Я снисходительно улыбнулась, покачав головой:
— Мне пора возвращаться в свой кабинет. Если потребуется моя помощь в чем-то, вы знаете, где меня искать.
Я встала из-за стола, под пристальным взглядом голубых глаз, и быстро зашагала к двери, борясь с желанием обернуться и произнести какую-нибудь язвительную реплику напоследок.
— Джейн.
Голос Хауса в эту секунду звучал иначе, и только этот факт заставил меня задержаться на пороге, и посмотреть на мужчину.
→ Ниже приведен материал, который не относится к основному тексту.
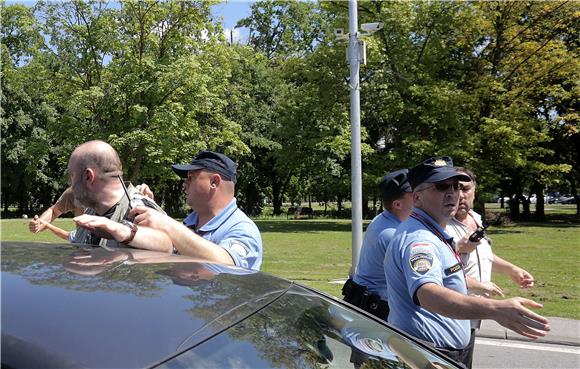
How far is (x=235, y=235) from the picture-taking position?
3.24 meters

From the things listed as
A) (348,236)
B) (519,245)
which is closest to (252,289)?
(519,245)

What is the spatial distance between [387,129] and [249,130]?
14.8 m

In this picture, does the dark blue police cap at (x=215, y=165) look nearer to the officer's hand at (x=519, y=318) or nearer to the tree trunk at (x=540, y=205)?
the officer's hand at (x=519, y=318)

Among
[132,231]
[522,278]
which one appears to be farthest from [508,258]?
[132,231]

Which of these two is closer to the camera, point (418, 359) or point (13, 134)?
point (418, 359)

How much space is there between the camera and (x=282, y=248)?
17688 millimetres

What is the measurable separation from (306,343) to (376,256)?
1.89 meters

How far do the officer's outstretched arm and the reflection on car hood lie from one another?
85cm

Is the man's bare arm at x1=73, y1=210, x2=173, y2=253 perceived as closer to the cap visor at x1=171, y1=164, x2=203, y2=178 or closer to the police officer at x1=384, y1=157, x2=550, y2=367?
the cap visor at x1=171, y1=164, x2=203, y2=178

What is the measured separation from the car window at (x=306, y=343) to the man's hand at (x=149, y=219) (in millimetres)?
840

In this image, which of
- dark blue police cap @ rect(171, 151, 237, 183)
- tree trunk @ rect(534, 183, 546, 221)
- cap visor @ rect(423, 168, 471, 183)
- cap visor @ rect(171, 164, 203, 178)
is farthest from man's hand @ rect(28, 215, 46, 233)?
tree trunk @ rect(534, 183, 546, 221)

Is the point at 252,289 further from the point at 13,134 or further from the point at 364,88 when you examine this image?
the point at 13,134

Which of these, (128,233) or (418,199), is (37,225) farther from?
(418,199)

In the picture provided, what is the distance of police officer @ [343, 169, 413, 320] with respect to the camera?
3.65 metres
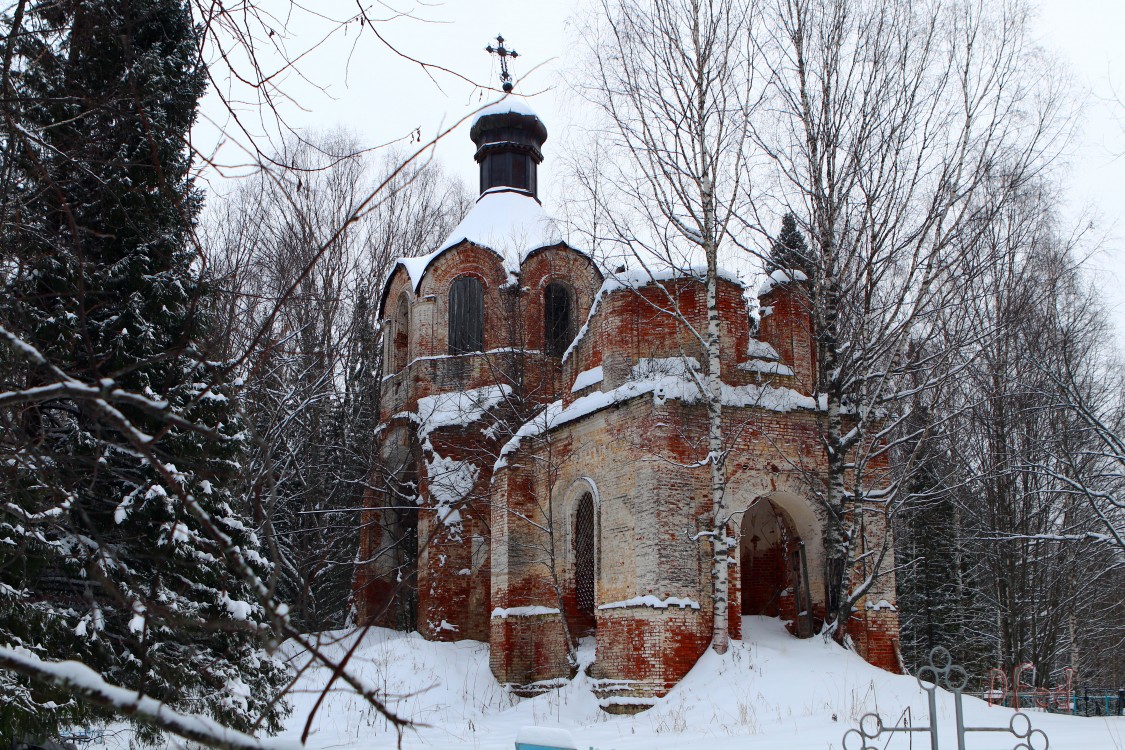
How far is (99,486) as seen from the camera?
9.27 m

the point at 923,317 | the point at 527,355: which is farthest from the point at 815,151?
the point at 527,355

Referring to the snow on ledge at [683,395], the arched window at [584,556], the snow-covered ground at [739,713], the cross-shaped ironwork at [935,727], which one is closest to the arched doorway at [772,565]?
the snow-covered ground at [739,713]

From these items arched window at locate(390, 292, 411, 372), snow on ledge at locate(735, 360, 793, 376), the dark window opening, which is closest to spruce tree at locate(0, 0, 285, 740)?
snow on ledge at locate(735, 360, 793, 376)

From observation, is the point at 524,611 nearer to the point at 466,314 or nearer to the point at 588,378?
the point at 588,378

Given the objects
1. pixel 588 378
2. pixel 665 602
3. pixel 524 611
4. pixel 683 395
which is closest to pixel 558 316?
pixel 588 378

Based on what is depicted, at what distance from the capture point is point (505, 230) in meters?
22.5

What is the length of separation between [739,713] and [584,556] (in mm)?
5133

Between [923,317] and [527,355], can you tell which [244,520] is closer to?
[923,317]

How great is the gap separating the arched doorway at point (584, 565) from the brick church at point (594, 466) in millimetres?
30

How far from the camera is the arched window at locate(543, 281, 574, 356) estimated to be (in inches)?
853

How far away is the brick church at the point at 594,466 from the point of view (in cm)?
1320

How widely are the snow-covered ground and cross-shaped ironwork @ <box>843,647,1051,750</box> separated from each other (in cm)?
17

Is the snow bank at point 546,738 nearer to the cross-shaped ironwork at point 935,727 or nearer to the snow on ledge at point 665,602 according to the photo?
the cross-shaped ironwork at point 935,727

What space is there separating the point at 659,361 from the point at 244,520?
635cm
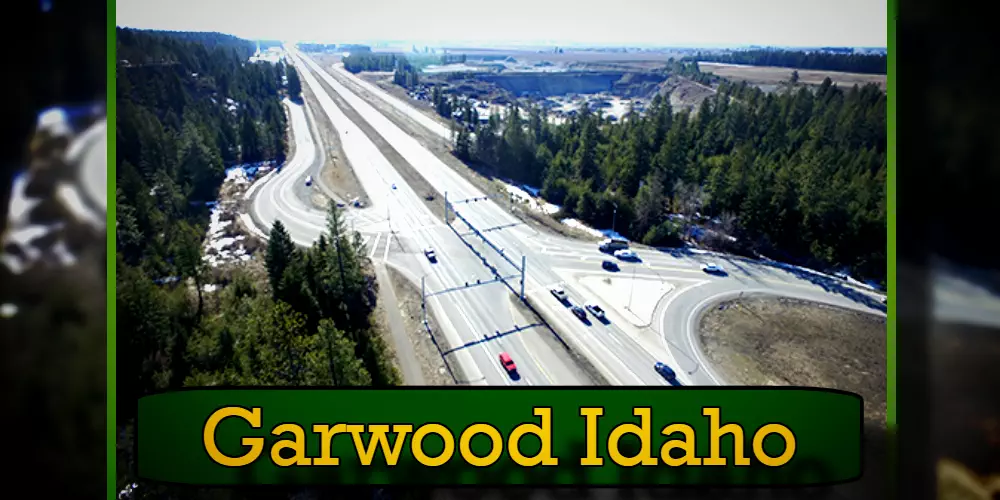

— Палата 2004, — помолчав немного, мужчина добавил, — ты дважды в нашем разговоре назвала пациентку по имени. Как бы хорошо ты не держалась, твоя личная заинтересованность в жизни этой женщины слишком бросается в глаза.
Только зайдя в лифт, я шумно выдохнула, заметив лёгкий тремор в руках. Разговор о Люси как и раньше вызывал слишком много личных эмоций, и Хаус, заметив это, забыл про сарказм, а просто сообщил мне, в какой палате она лежит. Знал, что я собираюсь к ней зайти.
Может, не такой уж он и ужасный? Хотя, какое это имело значение. Главное, чтобы Люси поправилась.